Neymar was delving deep into his box of tricks, the marauding Kylian Mbappe had that glint in his eye, and Manchester City’s players had been struck by a rare case of timidity.
Thirty minutes into the Champions League semifinal and the scenario Pep Guardiola had feared before the match was unfolding right before his eyes against Paris Saint-Germain at Parc des Princes.
“Everyone was playing safe, not having the personality to go and play,” Guardiola said. “That is why we were so shy.”
Indeed, with City trailing 1-0 and on the ropes early in the first leg, the one instruction Guardiola had particularly wanted to get through to his players – “Be ourselves” – was being ignored.
The fullbacks, so key to City’s fluid system, we’re sitting back, unusually. The passes in midfield were safe. There was little ambition in an attack again featuring no recognized striker.
That City managed to turn the situation around on the most significant European night of most of its players’ careers was why Guardiola looked so proud after his team’s 2-1 win on Wednesday.
A Champions League final has never been so close for the blue half of Manchester, having looked so far away at one stage.
Guardiola again doesn’t want his players to lose sight of one overarching principle ahead of Tuesday’s second leg at Etihad Stadium. “It‘s simple,” he said. “If we play shy and not who we are, everything can happen, and PSG has the quality to turn it on.“But if we play the way we played the second half, who we are, maybe we will have the chance to reach the final.”
Despite its dominant second-half display, when the team played with more courage and purpose, and the fullbacks finally got themselves in attacking positions, City still relied on two pieces of fortune for the goals. Kevin De Bruyne’s cross evaded everyone and found the corner of the net, while Riyad Mahrez indeed could not have purposely picked a small hole in PSG’s defensive wall for his winning goal from a free-kick.
The third goal for City after PSG midfielder Idrissa Gueye was sent off for a foul on Ilkay Gundogan would have left the French team with perhaps too big a mountain to climb.
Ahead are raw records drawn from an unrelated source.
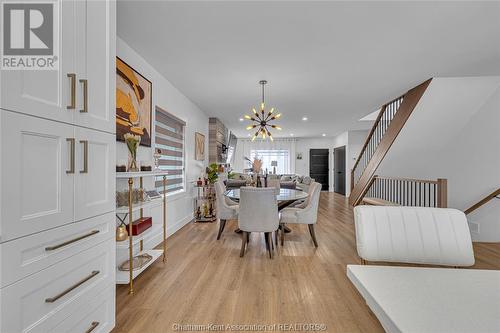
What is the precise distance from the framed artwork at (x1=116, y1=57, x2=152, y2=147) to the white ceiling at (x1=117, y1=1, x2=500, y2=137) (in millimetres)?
325

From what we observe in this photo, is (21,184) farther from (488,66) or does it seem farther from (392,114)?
(392,114)

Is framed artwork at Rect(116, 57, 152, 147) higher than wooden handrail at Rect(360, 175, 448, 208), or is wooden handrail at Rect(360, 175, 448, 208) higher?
framed artwork at Rect(116, 57, 152, 147)

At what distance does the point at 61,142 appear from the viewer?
1.15 metres

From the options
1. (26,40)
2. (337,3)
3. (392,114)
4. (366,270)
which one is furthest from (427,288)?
(392,114)

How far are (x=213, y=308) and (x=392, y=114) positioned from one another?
4.96 metres

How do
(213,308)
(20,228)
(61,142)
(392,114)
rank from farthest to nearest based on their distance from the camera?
1. (392,114)
2. (213,308)
3. (61,142)
4. (20,228)

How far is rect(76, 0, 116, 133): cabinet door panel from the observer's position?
1278mm

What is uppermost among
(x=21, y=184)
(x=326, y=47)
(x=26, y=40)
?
(x=326, y=47)

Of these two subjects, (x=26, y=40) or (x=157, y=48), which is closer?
(x=26, y=40)

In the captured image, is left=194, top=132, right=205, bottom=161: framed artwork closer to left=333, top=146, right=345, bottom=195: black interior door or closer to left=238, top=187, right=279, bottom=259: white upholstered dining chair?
left=238, top=187, right=279, bottom=259: white upholstered dining chair

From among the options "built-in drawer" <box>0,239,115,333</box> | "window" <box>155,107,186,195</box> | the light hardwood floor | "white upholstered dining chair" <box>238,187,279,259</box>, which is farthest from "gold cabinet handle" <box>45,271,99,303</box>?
"window" <box>155,107,186,195</box>

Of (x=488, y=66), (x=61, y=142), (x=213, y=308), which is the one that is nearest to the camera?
(x=61, y=142)

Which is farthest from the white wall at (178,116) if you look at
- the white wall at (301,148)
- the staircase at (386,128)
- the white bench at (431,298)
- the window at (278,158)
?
the window at (278,158)

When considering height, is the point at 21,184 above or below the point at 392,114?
below
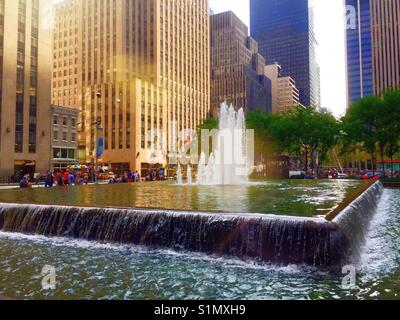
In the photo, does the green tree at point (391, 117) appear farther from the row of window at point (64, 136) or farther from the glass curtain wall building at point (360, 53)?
the glass curtain wall building at point (360, 53)

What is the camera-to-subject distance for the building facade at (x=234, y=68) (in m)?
142


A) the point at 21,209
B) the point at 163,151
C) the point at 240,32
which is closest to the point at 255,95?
the point at 240,32

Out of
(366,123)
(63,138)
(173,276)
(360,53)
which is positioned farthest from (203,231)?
(360,53)

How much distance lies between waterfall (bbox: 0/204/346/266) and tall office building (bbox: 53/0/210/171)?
70.6 meters

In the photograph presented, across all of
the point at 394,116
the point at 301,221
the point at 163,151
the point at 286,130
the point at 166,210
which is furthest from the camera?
the point at 163,151

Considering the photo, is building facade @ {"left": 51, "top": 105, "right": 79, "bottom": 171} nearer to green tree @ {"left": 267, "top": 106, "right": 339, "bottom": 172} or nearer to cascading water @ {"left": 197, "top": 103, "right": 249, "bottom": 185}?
cascading water @ {"left": 197, "top": 103, "right": 249, "bottom": 185}

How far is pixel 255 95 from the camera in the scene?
148625mm

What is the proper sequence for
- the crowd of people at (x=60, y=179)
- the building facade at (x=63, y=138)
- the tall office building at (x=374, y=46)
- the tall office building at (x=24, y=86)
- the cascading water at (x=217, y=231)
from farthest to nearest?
the tall office building at (x=374, y=46), the building facade at (x=63, y=138), the tall office building at (x=24, y=86), the crowd of people at (x=60, y=179), the cascading water at (x=217, y=231)

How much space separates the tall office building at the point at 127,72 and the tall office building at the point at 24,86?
2129 cm

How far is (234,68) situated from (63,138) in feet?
307

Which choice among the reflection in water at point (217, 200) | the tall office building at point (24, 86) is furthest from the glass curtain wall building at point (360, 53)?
the reflection in water at point (217, 200)

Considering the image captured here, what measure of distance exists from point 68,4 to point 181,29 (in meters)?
32.7
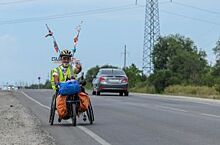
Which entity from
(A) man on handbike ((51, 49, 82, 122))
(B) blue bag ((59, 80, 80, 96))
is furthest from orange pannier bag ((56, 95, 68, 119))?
(A) man on handbike ((51, 49, 82, 122))

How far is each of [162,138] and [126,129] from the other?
2.17 m

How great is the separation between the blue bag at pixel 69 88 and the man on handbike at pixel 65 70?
1.76 feet

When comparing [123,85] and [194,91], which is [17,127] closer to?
[123,85]

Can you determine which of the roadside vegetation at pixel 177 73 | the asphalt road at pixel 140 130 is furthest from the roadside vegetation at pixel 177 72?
the asphalt road at pixel 140 130

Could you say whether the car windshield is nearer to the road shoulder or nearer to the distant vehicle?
the distant vehicle

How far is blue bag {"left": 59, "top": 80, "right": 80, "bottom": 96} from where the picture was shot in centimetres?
1576

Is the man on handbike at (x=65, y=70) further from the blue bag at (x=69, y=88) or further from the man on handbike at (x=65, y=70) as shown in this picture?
the blue bag at (x=69, y=88)

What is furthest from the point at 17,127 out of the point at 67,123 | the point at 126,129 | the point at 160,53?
the point at 160,53

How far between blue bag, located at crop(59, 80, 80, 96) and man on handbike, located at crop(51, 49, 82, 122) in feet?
1.76

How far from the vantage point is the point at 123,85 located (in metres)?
37.7

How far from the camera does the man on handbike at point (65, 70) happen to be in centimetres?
1636

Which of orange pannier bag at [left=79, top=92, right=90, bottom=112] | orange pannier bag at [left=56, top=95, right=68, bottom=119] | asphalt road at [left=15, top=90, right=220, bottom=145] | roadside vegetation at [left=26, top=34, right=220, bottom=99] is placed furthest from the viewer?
roadside vegetation at [left=26, top=34, right=220, bottom=99]

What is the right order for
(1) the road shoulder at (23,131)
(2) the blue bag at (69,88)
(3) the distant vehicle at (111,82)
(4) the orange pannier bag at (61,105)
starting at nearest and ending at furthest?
(1) the road shoulder at (23,131) < (2) the blue bag at (69,88) < (4) the orange pannier bag at (61,105) < (3) the distant vehicle at (111,82)

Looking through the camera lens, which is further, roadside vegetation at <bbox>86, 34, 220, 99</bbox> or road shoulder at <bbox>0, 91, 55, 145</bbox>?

As it is, City will have to be wary of an opponent that scored four goals at Barcelona’s Camp Nou and three at Bayern Munich’s Allianz Arena previously in the knockout stage.
“We know there are going to be moments where we suffer,” De Bruyne said. “The quality at this stage, we know how good they are. You have to run hard for the team. (But) we also have quality.”
Other factors give City a more significant edge in light of the six-day turnaround to the second leg, too. While Guardiola can afford to play a virtual reserve team against Crystal Palace in the Premier League on Saturday, with the title close to being wrapped up, PSG coach Mauricio Pochettino is likely to field a strong line-up against Lens on the same day because the French league’s title race is so finely poised.
PSG is in second place, a point behind Lille and a point ahead of Monaco, with four games left, and has already lost to Lens this season. City, on the contrary, holds a 10-point lead over Manchester United.
Then there’s the backbone City has developed under Guardiola, especially now that the defense is more solid following the early season arrival of center back Ruben Dias. The team fell behind to Borussia Dortmund, Aston Villa, and now PSG in the last two weeks and went on to win each time.
This month, the city has lost to Leeds in the league and Chelsea in the FA Cup semifinals, but Guardiola rotated heavily for both games, and the team’s rhythm was affected. A fresh and full-strength City lineup is another proposition entirely.
Still, City’s players are not getting ahead of themselves. The celebrations were reserved at the final whistle, and Guardiola said there was “no cheering” in the locker room, with the job only half-done and that threat of Neymar and Mbappe so clear.
“Just calm,” Guardiola said, “because we know anything can happen in the second leg.”